▸ **Problems to solve**:
a) According to the Project HOOP announcement, how many members will the steering committee have?
b) For each statement below, say whether it agrees with the Project HOOP announcement, and quote the words of the announcement that decide it.
(i) The steering committee will meet in January for a two-day work session.
(ii) Federal arts agencies will nominate the committee members.
(iii) The videoconference took place at six locations.
c) Sum up the Project HOOP announcement in two sentences.

PROJECT HOOP CONFERENCE PARTICIPANTS AGREE TO FORM NEW PLAYWRIGHTS GUILD, NATIVE THEATER ALLIANCE

DECEMBER 4th NATIONAL VIDEOCONFERENCE HOOKS UP NATIVE THEATER ARTISTS AT SIX LOCATIONS

[For excerpts from three new plays read and performed by Native actors for 2009 Project HOOP videoconference, please click here]

Native American theater and performing artists have taken initial steps to establish two national membership groups to represent and advocate for advancement opportunities and resources for Native theater artists and organizations. The move to create the two new bodies was a highlight action of the Project HOOP National Native American Theater and Performing Arts Videoconference held Friday, December 5th at six locations across the United States.

Conference participants agreed to appoint an eight-member steering committee to lay the groundwork for creating a National Native Playwrights Guild as well as a National Native Theater and Performing Arts Alliance.  Panel members will help shape concepts and planning for the two new organizations when they convene in January for a two-day work session.  Committee members are to be nominated by Native theater companies and community arts groups from around Indian Country.

[Collection entries]
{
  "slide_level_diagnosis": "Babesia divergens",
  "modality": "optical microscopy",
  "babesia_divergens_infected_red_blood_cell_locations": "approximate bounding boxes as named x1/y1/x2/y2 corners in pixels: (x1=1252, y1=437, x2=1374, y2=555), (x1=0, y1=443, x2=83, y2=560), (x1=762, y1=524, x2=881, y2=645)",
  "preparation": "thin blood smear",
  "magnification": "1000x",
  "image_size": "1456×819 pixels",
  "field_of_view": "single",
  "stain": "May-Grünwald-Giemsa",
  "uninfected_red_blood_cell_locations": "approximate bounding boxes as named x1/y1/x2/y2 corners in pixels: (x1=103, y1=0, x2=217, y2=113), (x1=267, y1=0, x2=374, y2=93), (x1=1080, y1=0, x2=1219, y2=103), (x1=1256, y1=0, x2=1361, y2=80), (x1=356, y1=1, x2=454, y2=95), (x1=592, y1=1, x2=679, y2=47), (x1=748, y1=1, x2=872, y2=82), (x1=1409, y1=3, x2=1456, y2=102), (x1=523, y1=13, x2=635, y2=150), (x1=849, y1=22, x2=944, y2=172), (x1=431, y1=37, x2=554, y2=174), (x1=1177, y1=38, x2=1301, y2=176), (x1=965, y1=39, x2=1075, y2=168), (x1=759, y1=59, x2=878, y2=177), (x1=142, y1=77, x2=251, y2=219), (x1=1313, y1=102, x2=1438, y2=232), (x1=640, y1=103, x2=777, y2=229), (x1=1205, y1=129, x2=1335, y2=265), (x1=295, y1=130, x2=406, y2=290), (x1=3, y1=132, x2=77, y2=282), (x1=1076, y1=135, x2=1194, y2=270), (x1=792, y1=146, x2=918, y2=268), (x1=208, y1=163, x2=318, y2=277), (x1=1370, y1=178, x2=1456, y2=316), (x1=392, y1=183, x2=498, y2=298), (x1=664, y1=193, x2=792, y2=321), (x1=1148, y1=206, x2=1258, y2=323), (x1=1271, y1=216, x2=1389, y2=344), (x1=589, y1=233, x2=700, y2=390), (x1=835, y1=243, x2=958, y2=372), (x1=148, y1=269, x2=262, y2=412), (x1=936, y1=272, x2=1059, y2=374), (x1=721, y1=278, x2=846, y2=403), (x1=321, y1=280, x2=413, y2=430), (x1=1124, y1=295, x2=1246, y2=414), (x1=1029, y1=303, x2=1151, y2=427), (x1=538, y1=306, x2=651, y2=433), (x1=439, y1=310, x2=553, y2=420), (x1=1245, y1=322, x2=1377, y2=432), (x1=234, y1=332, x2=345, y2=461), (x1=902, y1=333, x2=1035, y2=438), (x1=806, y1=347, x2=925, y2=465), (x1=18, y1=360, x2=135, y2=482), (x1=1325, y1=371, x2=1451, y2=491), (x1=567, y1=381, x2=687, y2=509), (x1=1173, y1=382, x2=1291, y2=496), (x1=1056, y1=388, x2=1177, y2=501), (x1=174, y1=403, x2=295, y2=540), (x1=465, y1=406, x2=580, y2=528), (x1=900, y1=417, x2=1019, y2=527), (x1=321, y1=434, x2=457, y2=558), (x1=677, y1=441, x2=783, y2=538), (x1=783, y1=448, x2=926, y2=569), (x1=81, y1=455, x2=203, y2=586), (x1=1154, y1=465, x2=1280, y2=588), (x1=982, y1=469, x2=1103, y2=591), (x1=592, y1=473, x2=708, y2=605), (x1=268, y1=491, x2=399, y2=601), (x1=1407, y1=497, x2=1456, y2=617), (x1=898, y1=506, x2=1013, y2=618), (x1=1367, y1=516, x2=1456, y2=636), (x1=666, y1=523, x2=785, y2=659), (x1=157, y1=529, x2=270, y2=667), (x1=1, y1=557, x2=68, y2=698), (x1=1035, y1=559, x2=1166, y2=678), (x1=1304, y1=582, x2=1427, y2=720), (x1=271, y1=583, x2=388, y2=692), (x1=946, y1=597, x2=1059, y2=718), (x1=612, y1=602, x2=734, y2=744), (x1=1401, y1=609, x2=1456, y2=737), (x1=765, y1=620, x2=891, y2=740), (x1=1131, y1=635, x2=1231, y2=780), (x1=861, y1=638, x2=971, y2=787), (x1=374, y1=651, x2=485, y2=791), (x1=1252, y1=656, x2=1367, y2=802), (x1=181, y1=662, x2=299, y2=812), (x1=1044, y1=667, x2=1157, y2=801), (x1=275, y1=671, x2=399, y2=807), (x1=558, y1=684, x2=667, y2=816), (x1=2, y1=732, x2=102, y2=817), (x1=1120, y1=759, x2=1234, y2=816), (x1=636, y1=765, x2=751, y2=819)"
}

▸ **Answers**:
a) Eight.

b)
(i) Yes: "when they convene in January for a two-day work session"
(ii) No: "Committee members are to be nominated by Native theater companies and community arts groups from around Indian Country"
(iii) Yes: "at six locations across the United States"

c) At the Project HOOP national videoconference, held at six locations across the United States, Native American theater and performing artists took initial steps to establish two national membership groups, a National Native Playwrights Guild and a National Native Theater and Performing Arts Alliance. Participants agreed to appoint an eight-member steering committee, nominated by Native theater companies and community arts groups, which will shape planning for the two organizations at a two-day work session in January.